[Records of spatial questions]
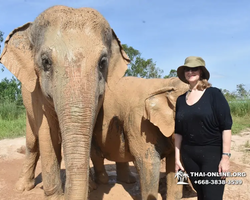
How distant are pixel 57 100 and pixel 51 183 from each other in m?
1.64

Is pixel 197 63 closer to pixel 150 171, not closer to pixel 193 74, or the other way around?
pixel 193 74

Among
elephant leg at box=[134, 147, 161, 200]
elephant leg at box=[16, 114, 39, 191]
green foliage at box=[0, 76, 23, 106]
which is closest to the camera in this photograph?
elephant leg at box=[134, 147, 161, 200]

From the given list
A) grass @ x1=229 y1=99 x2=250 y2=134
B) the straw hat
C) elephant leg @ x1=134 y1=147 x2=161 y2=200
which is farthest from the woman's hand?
grass @ x1=229 y1=99 x2=250 y2=134

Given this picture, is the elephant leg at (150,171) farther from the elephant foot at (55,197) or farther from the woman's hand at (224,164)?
the woman's hand at (224,164)

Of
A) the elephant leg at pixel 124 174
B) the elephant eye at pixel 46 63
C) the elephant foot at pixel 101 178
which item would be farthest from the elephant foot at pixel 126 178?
the elephant eye at pixel 46 63

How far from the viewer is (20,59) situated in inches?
139

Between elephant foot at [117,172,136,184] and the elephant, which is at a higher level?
the elephant

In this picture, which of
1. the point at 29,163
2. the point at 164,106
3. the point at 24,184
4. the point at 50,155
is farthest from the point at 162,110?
the point at 24,184

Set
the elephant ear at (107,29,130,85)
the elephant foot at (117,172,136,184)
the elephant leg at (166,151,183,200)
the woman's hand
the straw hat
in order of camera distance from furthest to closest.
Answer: the elephant foot at (117,172,136,184) → the elephant leg at (166,151,183,200) → the elephant ear at (107,29,130,85) → the straw hat → the woman's hand

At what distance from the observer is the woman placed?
2.36m

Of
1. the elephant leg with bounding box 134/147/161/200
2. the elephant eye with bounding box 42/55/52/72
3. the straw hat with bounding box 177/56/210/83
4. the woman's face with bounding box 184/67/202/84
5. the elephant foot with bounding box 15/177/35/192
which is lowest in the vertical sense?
the elephant foot with bounding box 15/177/35/192

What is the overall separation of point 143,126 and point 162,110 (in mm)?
325

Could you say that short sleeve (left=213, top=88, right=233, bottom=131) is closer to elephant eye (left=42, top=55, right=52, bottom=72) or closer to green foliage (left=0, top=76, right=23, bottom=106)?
elephant eye (left=42, top=55, right=52, bottom=72)

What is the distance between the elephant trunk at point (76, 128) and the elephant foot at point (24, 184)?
2.71 meters
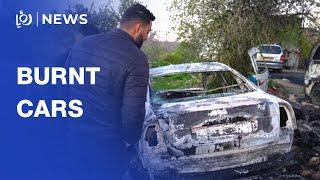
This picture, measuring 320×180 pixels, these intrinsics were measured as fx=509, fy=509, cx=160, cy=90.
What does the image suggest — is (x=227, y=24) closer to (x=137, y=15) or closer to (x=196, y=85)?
(x=196, y=85)

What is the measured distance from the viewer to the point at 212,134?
427cm

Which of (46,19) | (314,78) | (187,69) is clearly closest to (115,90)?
(46,19)

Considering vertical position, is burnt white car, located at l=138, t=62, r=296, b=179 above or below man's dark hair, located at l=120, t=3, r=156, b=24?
below

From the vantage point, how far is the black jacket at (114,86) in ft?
8.25

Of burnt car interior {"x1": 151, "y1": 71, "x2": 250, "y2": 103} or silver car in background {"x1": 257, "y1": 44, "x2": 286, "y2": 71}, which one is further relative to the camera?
silver car in background {"x1": 257, "y1": 44, "x2": 286, "y2": 71}

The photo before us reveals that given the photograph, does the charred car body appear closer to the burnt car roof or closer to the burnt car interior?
the burnt car interior

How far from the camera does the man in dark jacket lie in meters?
2.52

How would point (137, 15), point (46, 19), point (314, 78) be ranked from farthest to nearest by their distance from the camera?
point (314, 78), point (46, 19), point (137, 15)

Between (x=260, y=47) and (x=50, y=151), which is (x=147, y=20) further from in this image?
(x=260, y=47)

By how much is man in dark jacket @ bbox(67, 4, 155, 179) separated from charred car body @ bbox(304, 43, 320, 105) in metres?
6.41

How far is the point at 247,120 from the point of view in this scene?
4375 millimetres

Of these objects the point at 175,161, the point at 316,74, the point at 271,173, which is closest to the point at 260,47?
the point at 316,74

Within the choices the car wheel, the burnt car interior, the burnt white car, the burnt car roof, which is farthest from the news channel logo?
the car wheel

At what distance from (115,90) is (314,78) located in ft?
22.2
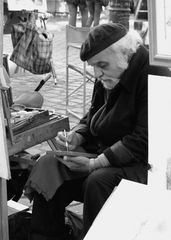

▸ Task objective:
Report every line in the items above that contains the word "white", copying each one in full.

▸ Reply:
Considering vertical position, is burnt white car, located at l=138, t=62, r=296, b=179 above or below man's dark hair, located at l=120, t=3, r=156, b=24?
Within the choices the car wheel, the burnt car interior, the burnt white car, the burnt car roof, which is farthest from the news channel logo?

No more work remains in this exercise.